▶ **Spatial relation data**
****
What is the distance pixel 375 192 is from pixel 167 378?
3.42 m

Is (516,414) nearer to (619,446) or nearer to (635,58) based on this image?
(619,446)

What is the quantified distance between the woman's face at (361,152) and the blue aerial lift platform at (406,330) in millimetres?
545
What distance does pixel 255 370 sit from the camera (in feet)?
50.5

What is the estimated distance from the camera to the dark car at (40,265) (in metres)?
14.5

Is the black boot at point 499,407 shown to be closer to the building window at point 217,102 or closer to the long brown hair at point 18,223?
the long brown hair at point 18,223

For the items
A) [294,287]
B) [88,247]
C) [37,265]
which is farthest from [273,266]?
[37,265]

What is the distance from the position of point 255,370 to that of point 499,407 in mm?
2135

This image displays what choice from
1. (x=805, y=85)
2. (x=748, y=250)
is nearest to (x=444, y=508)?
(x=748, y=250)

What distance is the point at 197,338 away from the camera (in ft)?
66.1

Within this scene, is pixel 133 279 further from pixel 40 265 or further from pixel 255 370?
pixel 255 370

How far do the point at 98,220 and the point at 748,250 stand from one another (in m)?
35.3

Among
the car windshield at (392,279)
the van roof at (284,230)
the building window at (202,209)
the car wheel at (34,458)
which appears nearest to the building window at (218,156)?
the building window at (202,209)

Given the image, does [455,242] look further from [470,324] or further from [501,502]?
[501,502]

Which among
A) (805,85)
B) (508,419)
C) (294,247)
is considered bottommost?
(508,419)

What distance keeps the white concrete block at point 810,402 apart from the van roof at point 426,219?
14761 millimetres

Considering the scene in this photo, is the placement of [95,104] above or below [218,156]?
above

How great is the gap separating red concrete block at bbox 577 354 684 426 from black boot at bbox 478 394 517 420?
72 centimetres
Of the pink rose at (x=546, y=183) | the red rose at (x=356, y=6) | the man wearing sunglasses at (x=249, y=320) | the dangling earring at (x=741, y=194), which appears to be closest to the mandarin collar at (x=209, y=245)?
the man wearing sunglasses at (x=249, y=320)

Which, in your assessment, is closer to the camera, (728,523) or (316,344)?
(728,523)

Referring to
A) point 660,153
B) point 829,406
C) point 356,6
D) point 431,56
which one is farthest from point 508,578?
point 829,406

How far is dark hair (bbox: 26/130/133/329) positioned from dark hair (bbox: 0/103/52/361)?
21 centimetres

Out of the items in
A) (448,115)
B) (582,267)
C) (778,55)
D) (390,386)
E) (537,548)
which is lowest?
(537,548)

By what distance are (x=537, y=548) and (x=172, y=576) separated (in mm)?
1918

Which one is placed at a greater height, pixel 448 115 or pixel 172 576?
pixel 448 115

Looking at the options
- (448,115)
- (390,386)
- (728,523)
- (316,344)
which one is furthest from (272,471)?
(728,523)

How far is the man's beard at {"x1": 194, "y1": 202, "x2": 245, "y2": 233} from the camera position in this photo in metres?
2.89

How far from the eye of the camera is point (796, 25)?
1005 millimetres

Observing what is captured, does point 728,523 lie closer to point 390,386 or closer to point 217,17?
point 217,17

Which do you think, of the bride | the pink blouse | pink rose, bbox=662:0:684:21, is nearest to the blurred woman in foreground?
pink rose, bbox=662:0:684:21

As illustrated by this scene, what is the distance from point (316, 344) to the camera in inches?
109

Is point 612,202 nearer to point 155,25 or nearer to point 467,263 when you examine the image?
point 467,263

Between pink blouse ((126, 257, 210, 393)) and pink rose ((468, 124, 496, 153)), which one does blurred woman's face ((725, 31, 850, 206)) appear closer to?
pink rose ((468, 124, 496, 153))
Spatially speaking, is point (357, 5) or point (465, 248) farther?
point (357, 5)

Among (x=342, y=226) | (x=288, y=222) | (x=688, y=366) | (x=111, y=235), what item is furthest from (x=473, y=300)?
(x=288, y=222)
****
▶ **STATED PROBLEM**
Return the entries above exactly, each one complete.

▶ **ANSWER TO THIS EXERCISE**
What is the distance pixel 375 192 is from pixel 167 378?
3.42 m

Is (516,414) nearer to (619,446) or nearer to (635,58) based on this image?
(619,446)

What is the quantified distance between the woman's face at (361,152) and the blue aerial lift platform at (406,330) in millimetres?
545
What distance does pixel 255 370 sit from the camera (in feet)?
50.5

What is the estimated distance from the camera to the dark car at (40,265) (in metres)?
14.5

Is the black boot at point 499,407 shown to be closer to the building window at point 217,102 or closer to the long brown hair at point 18,223?
the long brown hair at point 18,223

For the items
A) [294,287]
B) [88,247]
C) [37,265]
which is farthest from [273,266]?
[37,265]

What is the distance from the position of point 255,370 to that of point 499,407 in mm?
2135

This image displays what choice from
1. (x=805, y=85)
2. (x=748, y=250)
is nearest to (x=444, y=508)?
(x=748, y=250)

What distance is the point at 197,338 away from the camera (in ft)?
66.1

Within this scene, is pixel 133 279 further from pixel 40 265 or further from pixel 255 370?
pixel 255 370

How far do the point at 98,220 and the point at 748,250 stand from one another (in m)?
35.3

Among
the car windshield at (392,279)
the van roof at (284,230)
the building window at (202,209)
the car wheel at (34,458)
which appears nearest to the building window at (218,156)?
the building window at (202,209)

Given the image, does [455,242] look further from [470,324] or further from [501,502]?
[501,502]

Which among
A) (805,85)
B) (508,419)
C) (294,247)
is considered bottommost?
(508,419)

What distance keeps the white concrete block at point 810,402 apart from the van roof at point 426,219?
14761 millimetres

Considering the scene in this photo, is the placement of [95,104] above or below [218,156]?
above

How great is the gap separating red concrete block at bbox 577 354 684 426 from black boot at bbox 478 394 517 420?
72 centimetres
Of the pink rose at (x=546, y=183) | the red rose at (x=356, y=6) | the man wearing sunglasses at (x=249, y=320) | the dangling earring at (x=741, y=194), which appears to be closest to the mandarin collar at (x=209, y=245)?
the man wearing sunglasses at (x=249, y=320)

Which, in your assessment, is closer to the camera, (728,523) or (316,344)?
(728,523)

Referring to
A) point 660,153
B) point 829,406
C) point 356,6
D) point 431,56
which one is farthest from point 508,578?
point 829,406

How far is dark hair (bbox: 26/130/133/329) positioned from dark hair (bbox: 0/103/52/361)?
21 centimetres

Out of the items in
A) (448,115)
B) (582,267)
C) (778,55)
D) (390,386)
E) (537,548)
which is lowest?
(537,548)

By what distance are (x=537, y=548) and (x=172, y=576) separated (in mm)?
1918

Which one is placed at a greater height, pixel 448 115 or pixel 172 576?
pixel 448 115

Looking at the options
- (448,115)
- (390,386)
- (728,523)
- (316,344)
which one is furthest from (272,471)?
(728,523)

How far is the man's beard at {"x1": 194, "y1": 202, "x2": 245, "y2": 233} from the camera position in this photo in metres?
2.89

How far from the eye of the camera is point (796, 25)?
1005 millimetres

Observing what is captured, does point 728,523 lie closer to point 390,386 or closer to point 217,17?
point 217,17

Which do you think, of the bride | the pink blouse | pink rose, bbox=662:0:684:21, is nearest to the blurred woman in foreground?
pink rose, bbox=662:0:684:21

As illustrated by this scene, what is the distance from point (316, 344) to the camera in inches?
109

Is point 612,202 nearer to point 155,25 or nearer to point 467,263 when you examine the image?
point 467,263

Between pink blouse ((126, 257, 210, 393)) and pink rose ((468, 124, 496, 153)), which one does blurred woman's face ((725, 31, 850, 206)) appear closer to?
pink rose ((468, 124, 496, 153))
Spatially speaking, is point (357, 5) or point (465, 248) farther?
point (357, 5)

Among (x=342, y=226) | (x=288, y=222) | (x=688, y=366) | (x=111, y=235), what item is furthest from (x=473, y=300)?
(x=288, y=222)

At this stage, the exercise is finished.